On the questions of low interest on savings vis-à-vis high lending rates, Kofi Amoabeng said over 70% of people who save with UT Bank demand savings rates more than the TB rate (currently over 22%), “and we pay them that much so if we also lend their money out we need to charge above the TB rate so we can pay our customers.”

He also explained that currently the BOG regulates the base rate of every bank, which is calculated on the basis of specific factors, and the BOG insists that no bank should offer lending rates below their base rate so if any bank offers lower lending rate it would be in violation of BOG regulations.

“Currently UT's base rate is 27% so we cannot lend at a lower rate than that. Maybe there are banks which have base rates lower than the TB rate so they may be able to lend at the TB rate but we cannot by law,” he said.

Meanwhile, Chief Executive of the CDH Group, Emmanuel Adu-Sarkodee agrees with the Minister's assertion that the gap between savings rate and lending rate is way too wide and the banks would need to be “fair” to their customers, particularly when a customer saves with the bank and also goes there for a loan.

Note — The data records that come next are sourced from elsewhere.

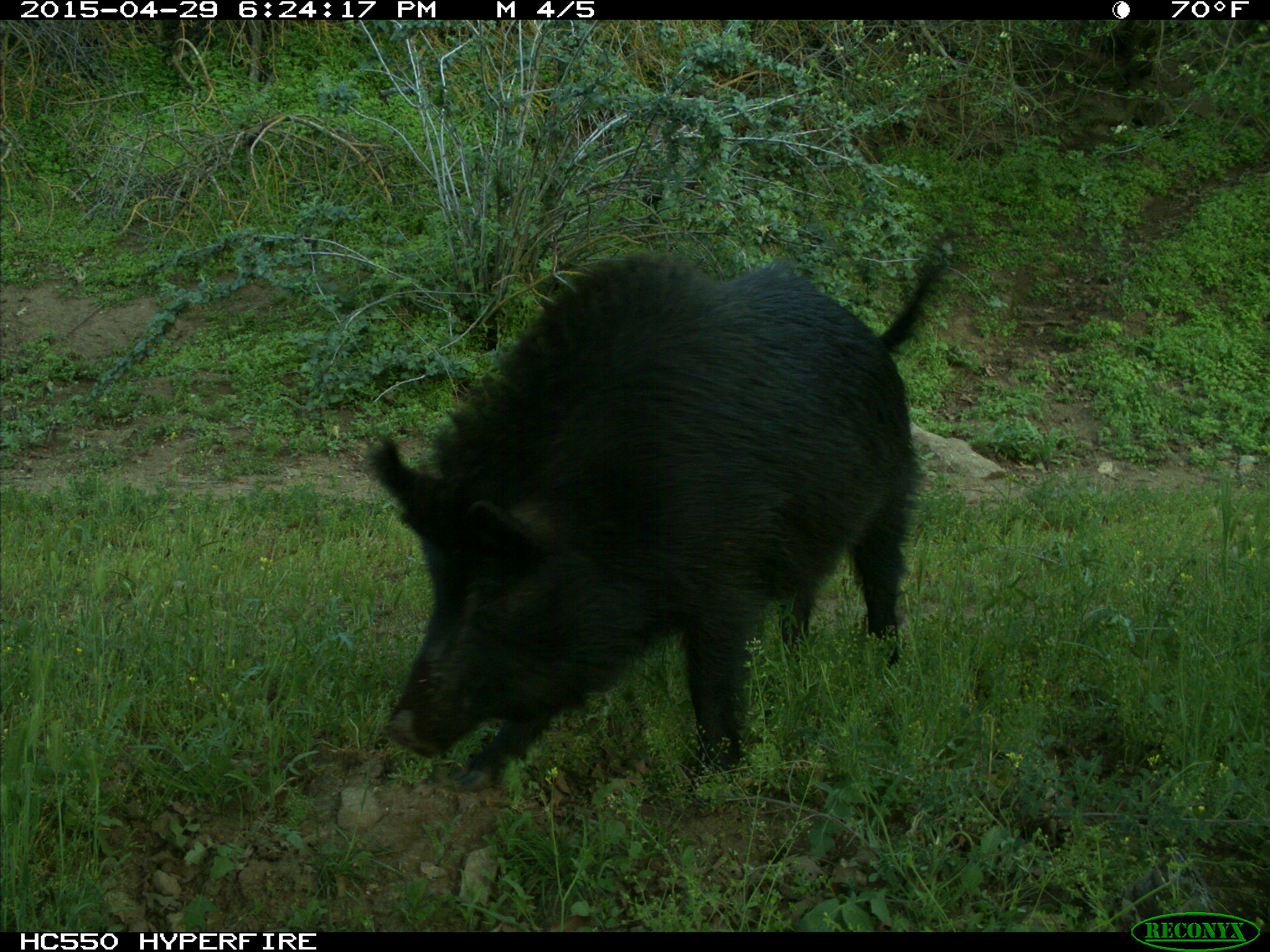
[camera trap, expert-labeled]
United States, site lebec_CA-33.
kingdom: Animalia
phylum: Chordata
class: Mammalia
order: Artiodactyla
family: Suidae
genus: Sus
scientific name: Sus scrofa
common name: wild boar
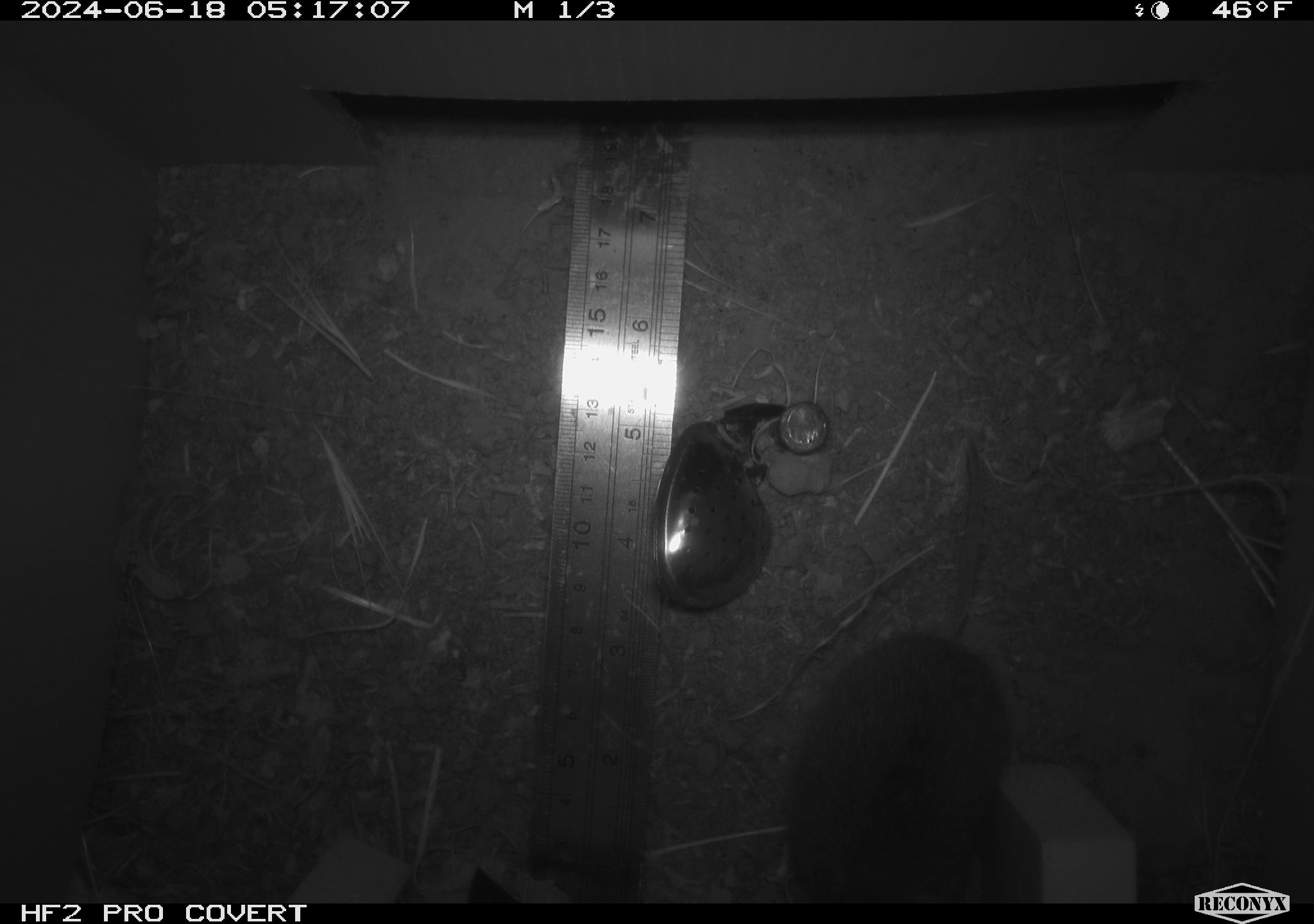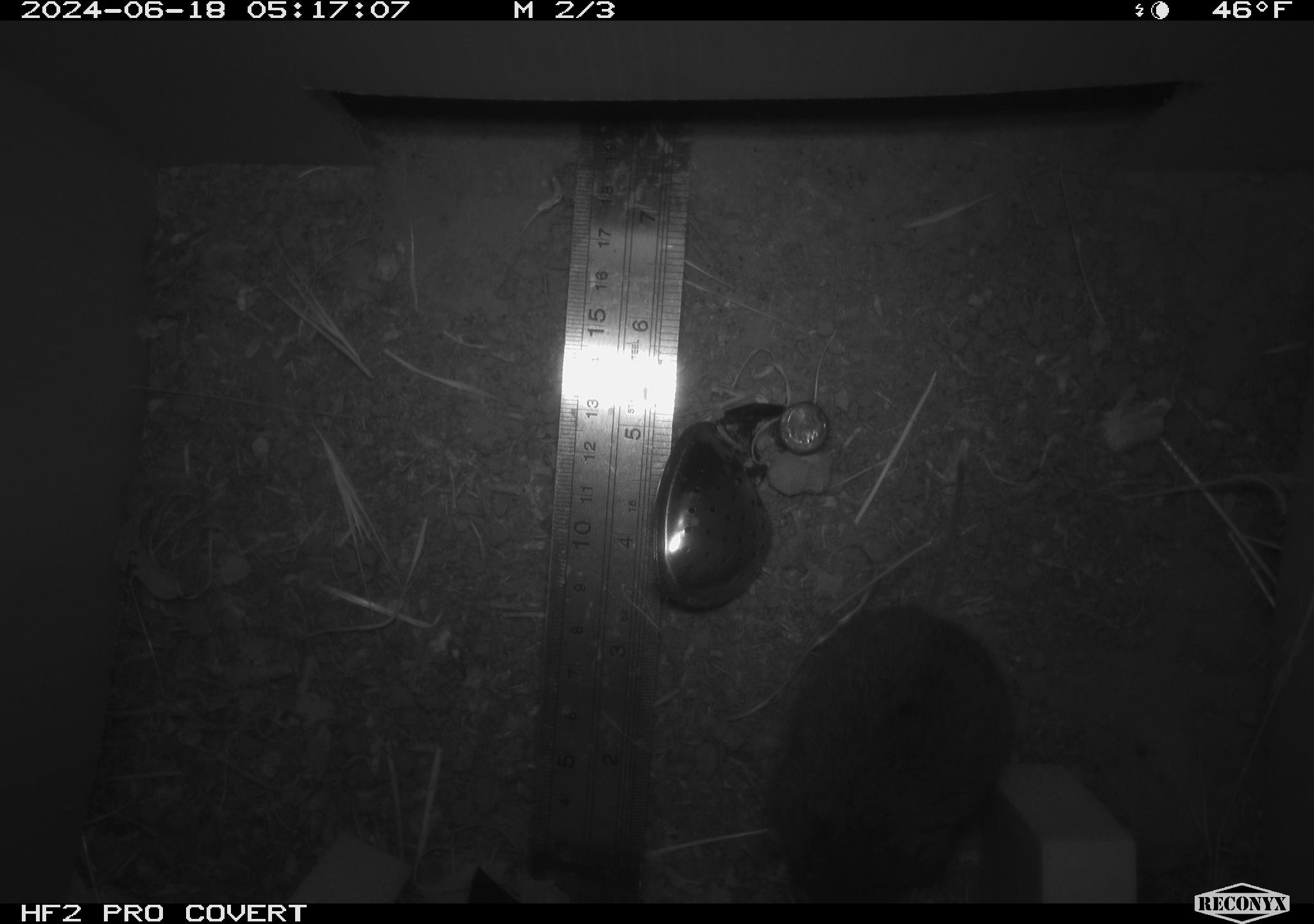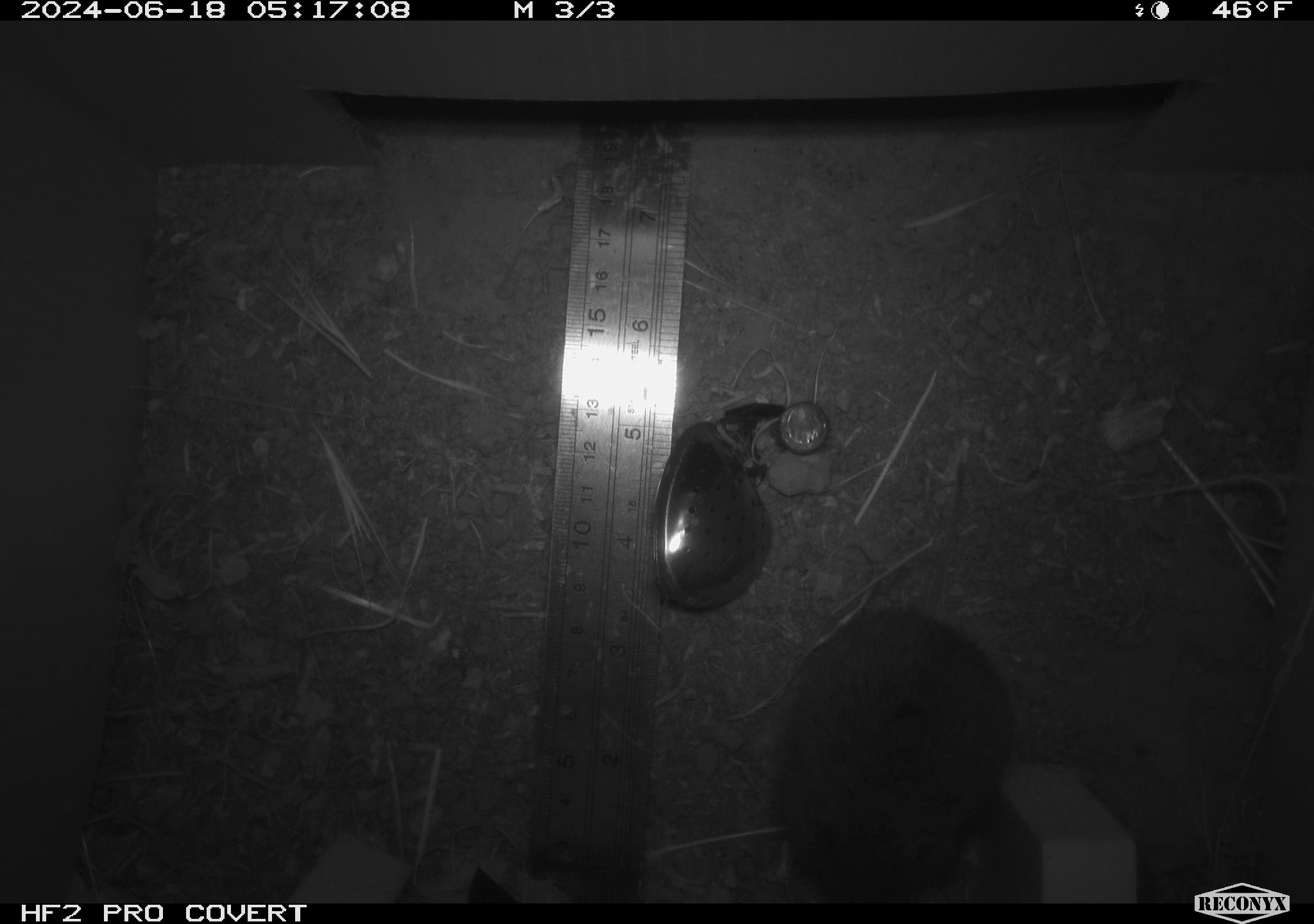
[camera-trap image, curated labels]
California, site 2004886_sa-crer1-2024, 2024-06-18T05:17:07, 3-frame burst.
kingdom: Animalia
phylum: Chordata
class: Mammalia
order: Rodentia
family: Cricetidae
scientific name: Arvicolinae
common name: voles, lemmings, and muskrats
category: arvicolinae subfamily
Arvicolinae subfamily (voles, lemmings, and muskrats) (Arvicolinae).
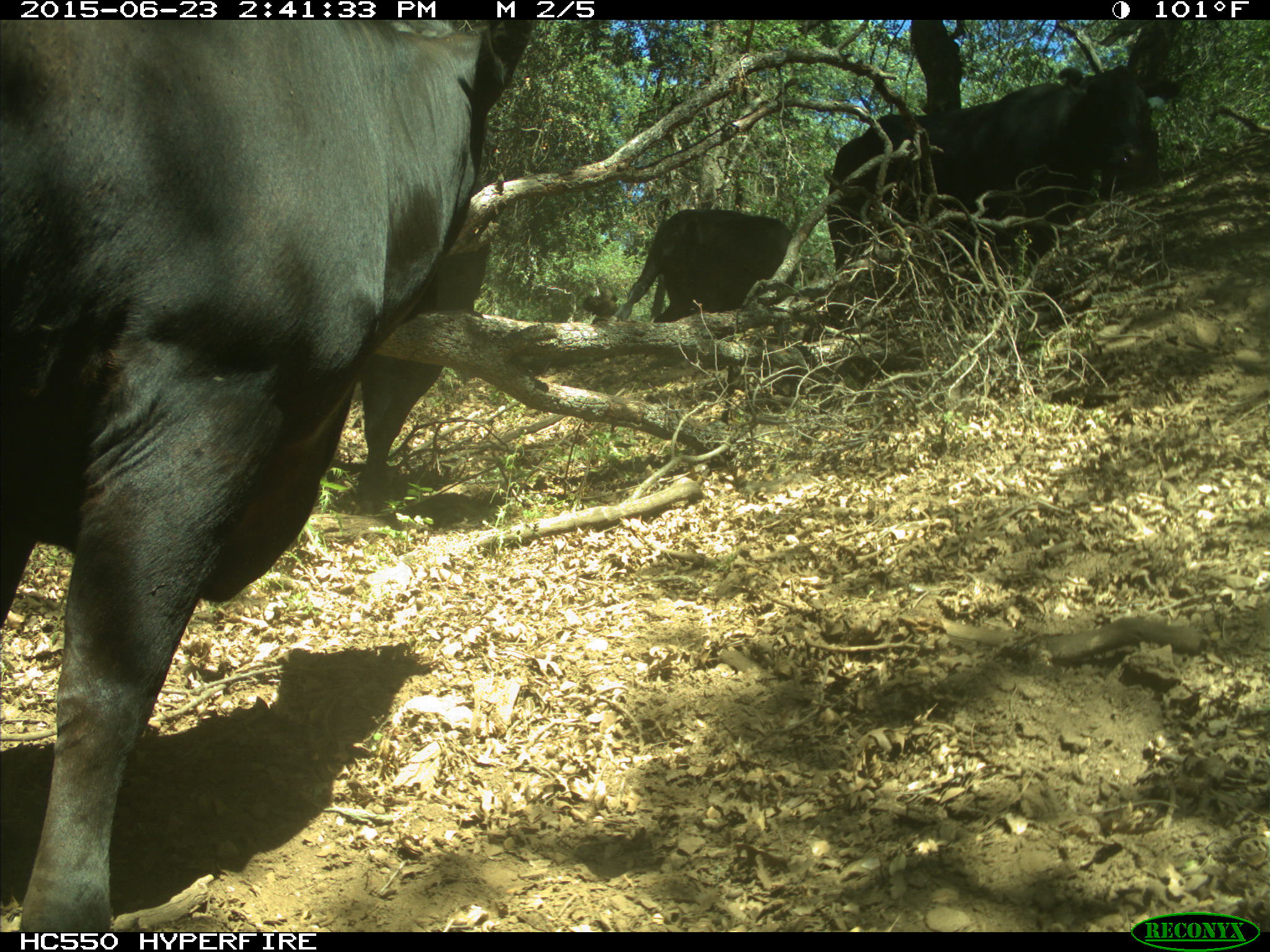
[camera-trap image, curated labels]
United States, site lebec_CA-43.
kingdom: Animalia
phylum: Chordata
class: Mammalia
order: Artiodactyla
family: Bovidae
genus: Bos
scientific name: Bos taurus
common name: domestic cow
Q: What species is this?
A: Bos taurus (domestic cow).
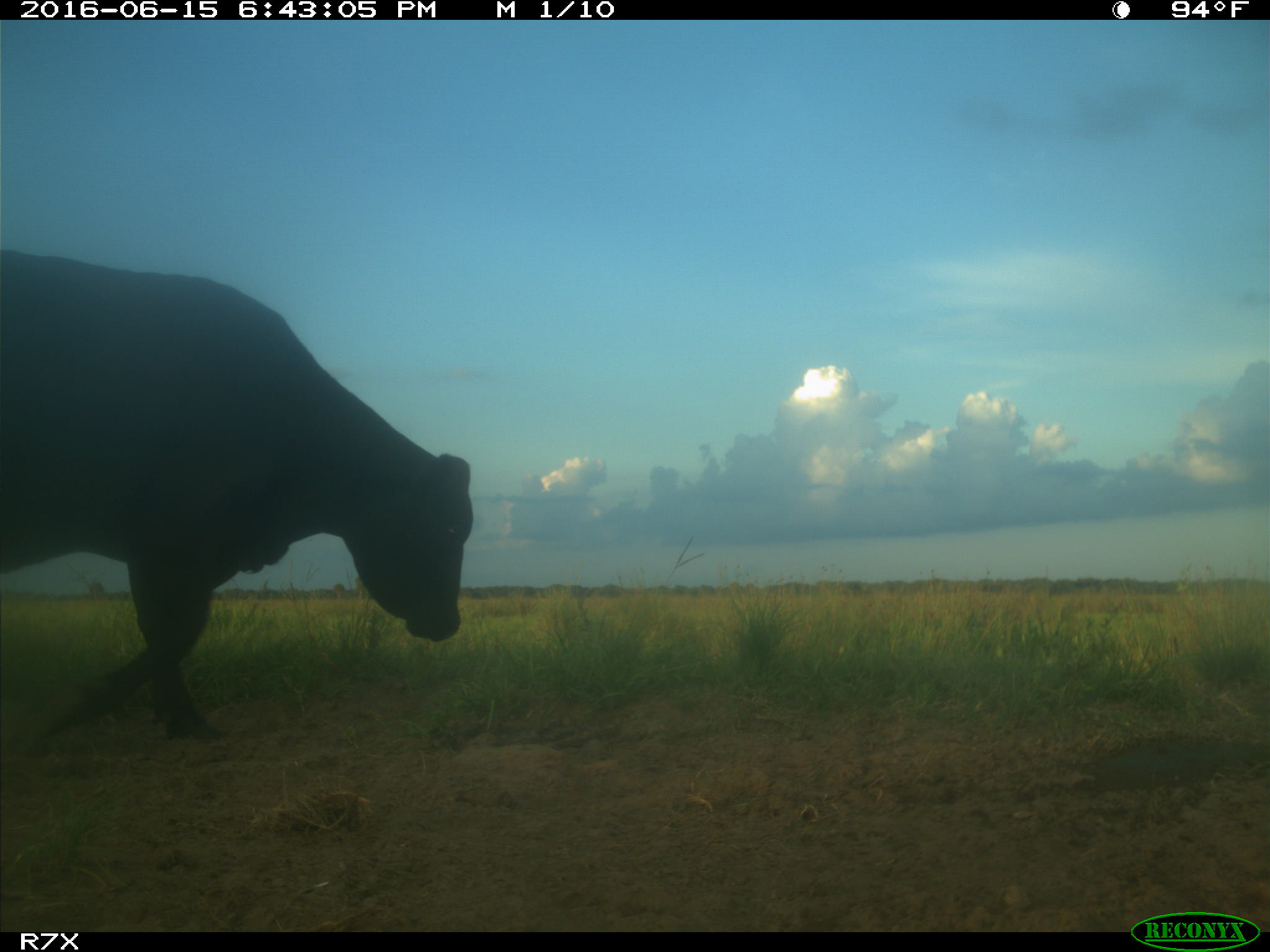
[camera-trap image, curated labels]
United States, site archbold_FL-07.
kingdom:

Finance Expert, Dr. Theo Aggrey also agreed with the Minister, saying that BOG needed to insist on policies that would abolish the COT charges (reduction banks make on current account) because that is going away around the world but some Ghanaian banks continue to charge COT.

He noted that in certain jurisdictions, banks rather pay people for opening accounts with them, and also reward people for keeping their moneys with the bank, but in Ghana people rather get punished for keeping their moneys with the banks.